UN ESPAÑOL EN LA FINAL

Nadal se exhibe ante Del Potro y se cita con el verdugo de Carreño

Nadal pasó como un vendaval por la Arthur Ashe. (Foto: @usopen)
Nadal pasó como un vendaval por la Arthur Ashe. (Foto: @usopen)
Magnífica reacción de Rafa Nadal para acabar con el sueño de un Juan Martín del Potro, borrado de la pista tras haber mostrado una gran firmeza en la primera manga.
No habrá final española pero si hay un finalista español en Flushing Meadows. Rafa Nadal peleará contra el sudafricano Kevin Anderson -verdugo del español Pablo Carreño- por conquistar su tercer título en el Abierto de Estados Unidos tras remontar al argentino Juan Martín del Potro e imponerse en cuatro sets por 4-6, 6-0, 6-3 y 6-2 tras dos horas y media de un partido donde recuperó su mejor tenis en mucho tiempo.

Nadal, campeón en Nueva York en 2010 y 2013, no falló en su oportunidad de jugar su vigesimotercera final de un "grande", la tercera en una temporada en la que ha firmado un nuevo retorno al mejor nivel y en busca de sumar el decimosexto de su carrera y seguir al acecho del suizo Roger Federer.

Y todo después de una magnífica reacción para acabar con el sueño de un Del Potro, borrado de la pista tras haber mostrado una gran firmeza en la primera manga y augurar más problemas de los previstos.

Pero Rafa no estaba dispuesto a que el tenis español, ese que a partir del lunes dominará ambos rankings mundiales, el masculino y el femenino, sumase otra decepción tras la derrota en la final de dobles de Feliciano y Marc López y la del asturiano Pablo Carreño en la primera semifinal  (4-6, 7-5, 6-3, 6-4) ante un Kevin Anderson. El sudafricano será el último obstáculo este domingo en Nueva York para Nadal, que va de menos a más y que brindó un tenis de mucho nivel en la Arthur Ashe, muy cerca del mejor de antaño.

Nadal supo contrarrestar la potencia de Del Potro con un despliegue de todas sus armas, empezando por su drive, con el que contrarrestó al argentino, desarbolado a partir del segundo parcial y que no acertó encontrar la forma de volver a meterse en la semifinal después de encajar un severo parcial de nueve juegos a cero.
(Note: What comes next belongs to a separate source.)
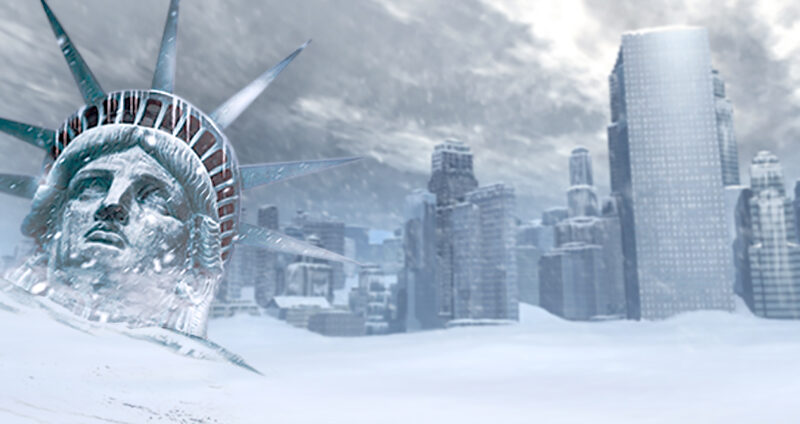 Películas para concienciar sobre el cambio climático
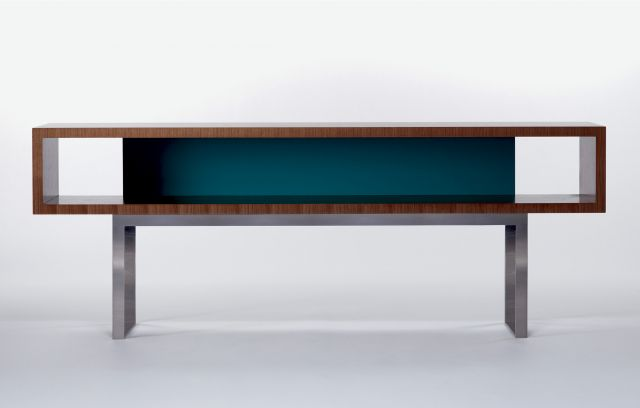 Emme | Open Console | S87 Peacock Paint | G37 Castano Walnut Veneer | Brushed Stainless Metal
Una losa que seguramente acrecentó su más delicado estado físico tras dos duros partidos ante Dominic Thiem y Roger Federer.

Campeón en 2009, el argentino soñaba con repetir ocho años después esa hazaña, cuando se le consideró un serio candidato al denominado Big Four y durante una hora apareció esa posibilidad en una abarrotada Arthur Ashe. Sin embargo, Nadal le cerró la puerta sin miramientos y se tomó la revancha de la dolorosa derrota de hace un año en las semifinales de los Juegos Olímpicos de Río de Janeiro. La pérdida del primer set auguraba un partido largo, pero el español levantó un vendaval de menos de dos horas para ganarse el derecho a jugar su cuarta final en Flushing Meadows.

Las cosas no comenzaron bien para el número uno del mundo. Del Potro salió con las ideas muy claras a la pista y supo dominar el encuentro, avalado por su poderoso saque, su demoledor drive y, sobre todo, un revés a dos manos que funcionó bien para controlar a su rival, muy centrado en cargar su juego sobre el peor golpe del argentino, que no ofreció ningún resquicio con su servicio.

Nadal, que volvía a cometer más errores no forzados de los habituales, pagaba un despiste y la mala fortuna en el quinto juego para entregar su saque de forma casi definitiva.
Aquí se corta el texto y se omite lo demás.